#### WHAT IS BEING ASKED
Please reproduce word for word the passage of the API 650 welding Q&A below, starting at "A weld made" and ending at "penetration when specified).".

DOCUMENT EXTRACT Start Marker

What is a fillet weld? (API 650-13, Section 5.1.1.4)

Answer 3

A weld of approximately triangular cross-section that joins two surfaces at approximately right angles, as in a lap joint, tee joint, or corner joint.

Question 4

What is a tack weld? (API 650-13, Section 5.1.1.8)

Answer 4

A weld made to hold the parts of a weldment in proper alignment until the final welds are made.

Question 5

What is the size of the groove weld based on? (API 650-13, Section 5.1.2.1)

Answer 5

The size of a groove weld shall be based on the joint penetration (that is, the depth of chamfering plus the root penetration when specified).

Question 6

What is the minimum size of fillet welds on plates 5mm (3/16”) thick? (API 650-13, Section 5.1.3.3)

Answer 6

On plates 5 mm (3/16 in.) thick, the weld shall be a full-fillet weld, and on plates more than 5 mm (3/16 in.) thick, the weld thickness shall not be less than one-third the thickness of the thinner plate at the joint and shall be at least 5 mm (3/16 in.).

Question 7

What type of weld is used for joining ring sections? (API 650-13, Section 5.1.5.8)

Answer 7

Full-penetration butt-welds shall be used for joining ring sections.

Question 8

What are the requirements for horizontal shell joints? (API 650-13, Section 5.1.5.3)

DOCUMENT EXTRACT End Marker
THE DATA Start Marker

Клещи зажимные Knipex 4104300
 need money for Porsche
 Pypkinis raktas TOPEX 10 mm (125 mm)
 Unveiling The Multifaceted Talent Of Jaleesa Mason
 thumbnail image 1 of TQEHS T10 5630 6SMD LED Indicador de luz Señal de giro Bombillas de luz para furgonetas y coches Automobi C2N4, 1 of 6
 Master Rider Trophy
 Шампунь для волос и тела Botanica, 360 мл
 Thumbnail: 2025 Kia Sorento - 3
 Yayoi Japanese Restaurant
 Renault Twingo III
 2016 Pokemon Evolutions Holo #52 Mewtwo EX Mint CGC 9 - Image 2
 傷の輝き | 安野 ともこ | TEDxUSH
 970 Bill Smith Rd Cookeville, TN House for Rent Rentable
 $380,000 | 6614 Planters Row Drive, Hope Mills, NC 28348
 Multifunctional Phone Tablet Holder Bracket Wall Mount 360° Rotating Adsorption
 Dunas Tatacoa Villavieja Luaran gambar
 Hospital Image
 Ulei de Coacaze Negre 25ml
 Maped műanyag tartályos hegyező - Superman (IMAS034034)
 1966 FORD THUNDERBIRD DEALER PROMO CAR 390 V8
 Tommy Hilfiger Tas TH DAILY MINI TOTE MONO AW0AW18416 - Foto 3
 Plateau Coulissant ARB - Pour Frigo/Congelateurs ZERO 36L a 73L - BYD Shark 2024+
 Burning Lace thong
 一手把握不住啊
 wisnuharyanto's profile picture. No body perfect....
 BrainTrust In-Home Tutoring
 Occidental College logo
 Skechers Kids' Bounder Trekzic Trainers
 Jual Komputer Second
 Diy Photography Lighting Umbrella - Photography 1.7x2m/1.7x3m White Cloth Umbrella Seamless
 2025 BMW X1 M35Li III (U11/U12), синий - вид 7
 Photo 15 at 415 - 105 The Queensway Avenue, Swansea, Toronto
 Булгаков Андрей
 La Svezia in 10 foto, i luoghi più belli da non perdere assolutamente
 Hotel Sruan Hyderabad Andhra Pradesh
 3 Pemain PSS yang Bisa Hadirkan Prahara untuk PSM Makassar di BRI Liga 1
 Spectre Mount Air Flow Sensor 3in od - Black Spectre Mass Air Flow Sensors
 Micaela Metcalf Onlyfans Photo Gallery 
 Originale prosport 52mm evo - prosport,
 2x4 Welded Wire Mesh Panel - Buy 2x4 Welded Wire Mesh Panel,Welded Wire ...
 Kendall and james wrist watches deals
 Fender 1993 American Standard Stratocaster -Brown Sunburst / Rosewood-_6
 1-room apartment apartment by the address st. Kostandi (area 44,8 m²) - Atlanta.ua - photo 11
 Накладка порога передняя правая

THE DATA End Marker

#### YOUR RESPONSE
A weld made to hold the parts of a weldment in proper alignment until the final welds are made.

Question 5

What is the size of the groove weld based on? (API 650-13, Section 5.1.2.1)

Answer 5

The size of a groove weld shall be based on the joint penetration (that is, the depth of chamfering plus the root penetration when specified).